SOURCE DOCUMENT —
Columbia, Mo. (March 20, 2015) — A record five Missouri School of Journalism students and four on-campus professionals have been awarded all-expenses-paid fellowships to Health Journalism 2015, the annual conference of the Association of Health Care Journalists.

Health Journalism 2015

More than 600 journalists, journalism students and faculty are expected to attend Health Journalism 2015, the annual conference of the Association of Health Care Journalists. 

Master’s student Guimel Sibingo and seniors Jessica Mensch, Shale Remien, Hope Kirwan and Amanda LaBrot will join more than 600 journalists, journalism students and journalism instructors in attending the conference planned for April 23-26 in Silicon Valley. Along with their classes, the student winners also work for the School’s professional, community-based news outlets: KOMU-TV, KBIA-FM and the Columbia Missourian.

Also awarded fellowships were Sara Hiles, an assistant professor at the School; Kristofer Husted, Harvest Public Media reporter at KBIA; Bram Sable-Smith, health reporter at KBIA; and Rebecca Smith, a reporter and producer at KBIA.

Headquartered at the Missouri School of Journalism, AHCJ is a nonprofit professional organization dedicated to advancing public understanding of health care issues through improved health reporting. This year marks the 10th anniversary on campus for the association and its supporting Center for Excellence in Health Care Journalism. Since AHCJ moved its operations to the Missouri campus from the University of Minnesota in 2005, the organization’s membership has doubled to about 1,500 journalists across the United States and in 20 other countries.

DATA FOR REVIEW —
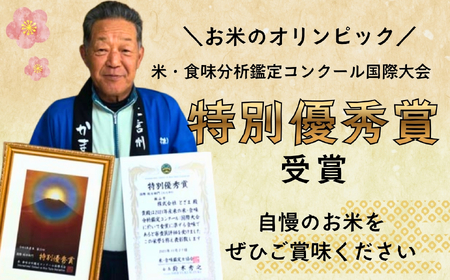 【先行予約】 令和7年産 特別栽培米 「かまくらの里コシヒカリ」 精米 5㎏ (7-1B) 長野県 飯山市 おすすめ ランキング おいしい 高評価 大人気 こしひかり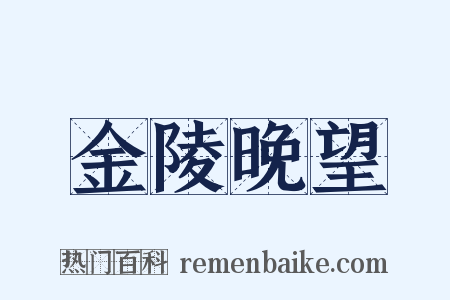 金陵晚望是什么意思的图片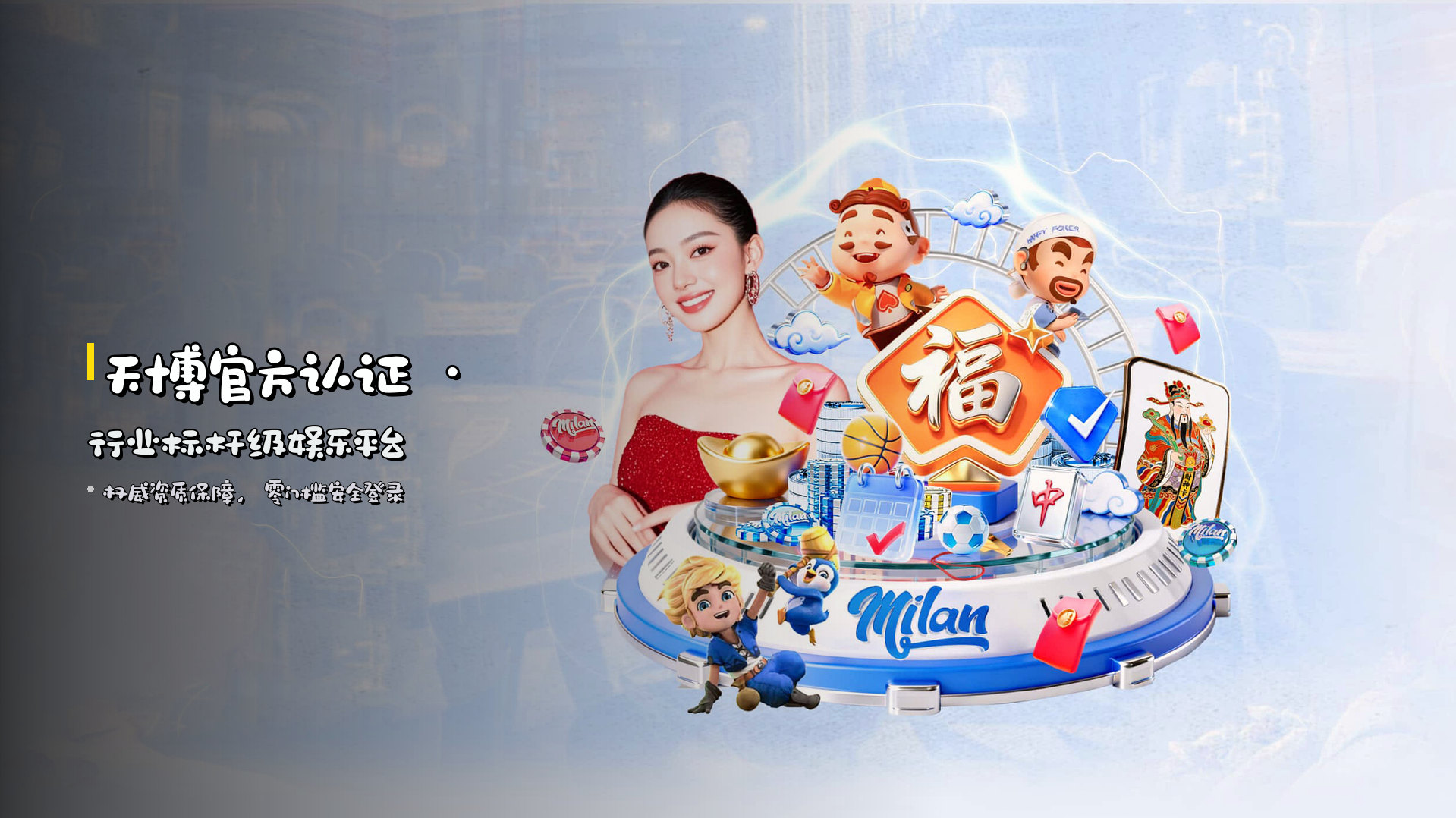 天博官方认证 · 行业标杆级娱乐平台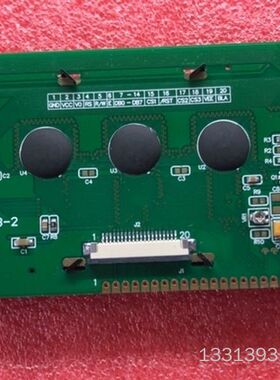 19264 KS0107 KS0108 192x64液晶点阵议价也可维修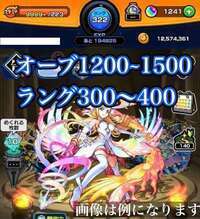 🌸高ランクアカウント🌸ランク300～400 オーブ1200～1500|モンスト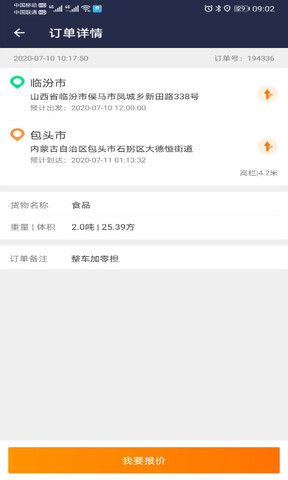 优货司机端苹果版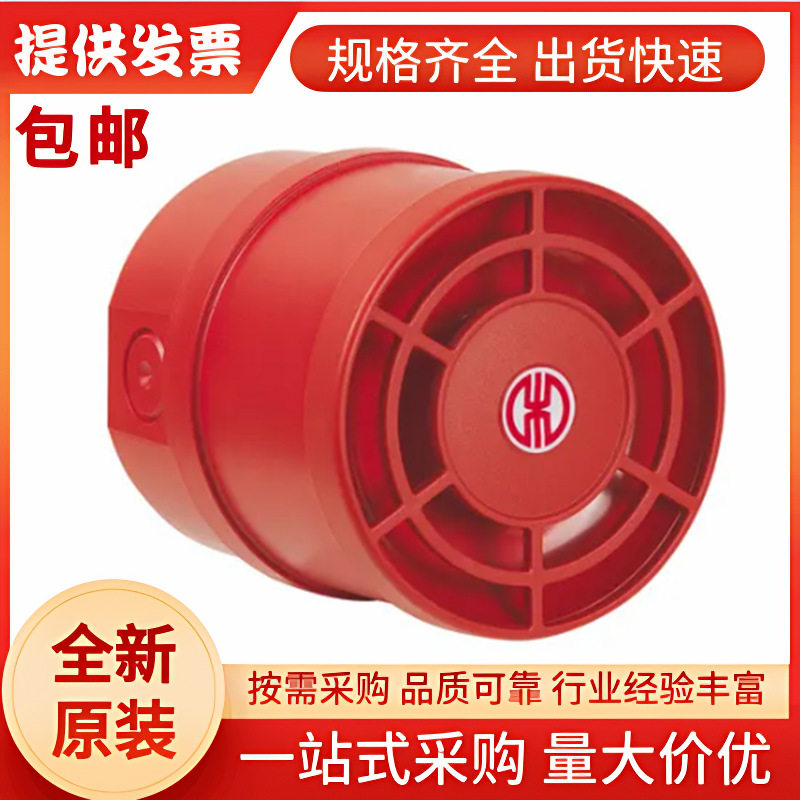 140.150.50 Werma 电子报警器 1米外115dB 原装进口 14015050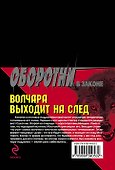 Волчара выходит на след - 1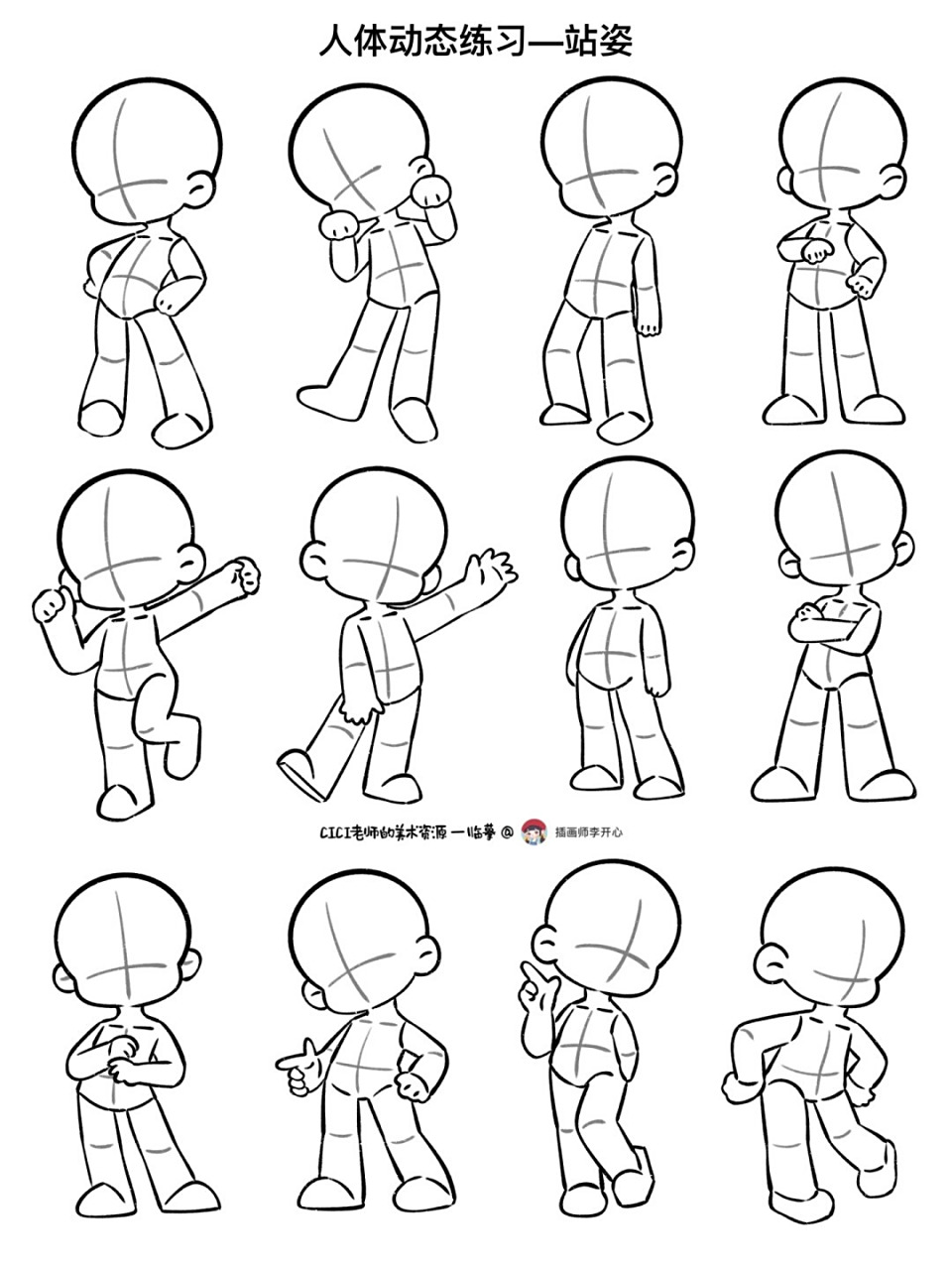 大家好,今天为大家带来的是一组q版人物人体动态练习的大合集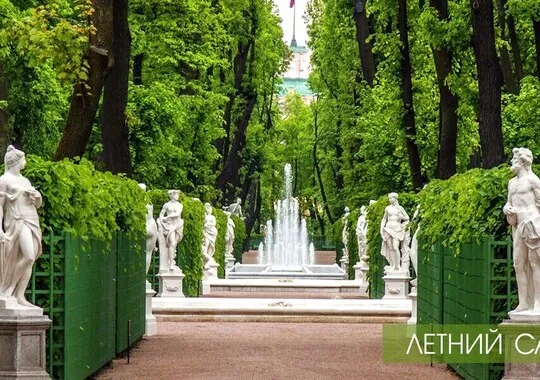 Апартаменты Апартаменты Aelita.Apartments с джакузи и камином у Летнего Сада Санкт-Петербург 5 звезд Забронируй по своей цене!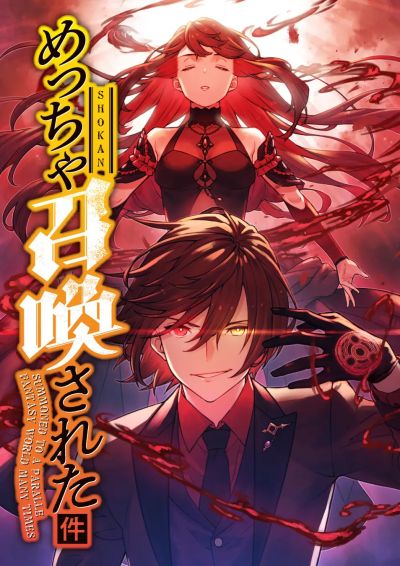 Portada del manga Oversummoned, Overpowered, and Over It! en español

TO DO — Pick up the news release about the Health Journalism 2015 fellowships and keep writing it from its final sentence onward.

ANSWER AREA —
The fellowships were awarded through two different programs administered by AHCJ. One is supported by the Missouri Foundation for Health and is aimed at Missouri-based reporters. The other is supported by the Leona M. and Harry B. Helmsley Charitable Trust and is aimed at college journalism students and instructors. Ten universities are represented in the academic fellowships this year.

“We are lucky to have so many students interested in health, science and public policy at the Missouri School of Journalism,” said Associate Professor Len Bruzzese, AHCJ’s executive director. “Our graduates are finding new and exciting ways to use their knowledge and their passion in pursuing careers.”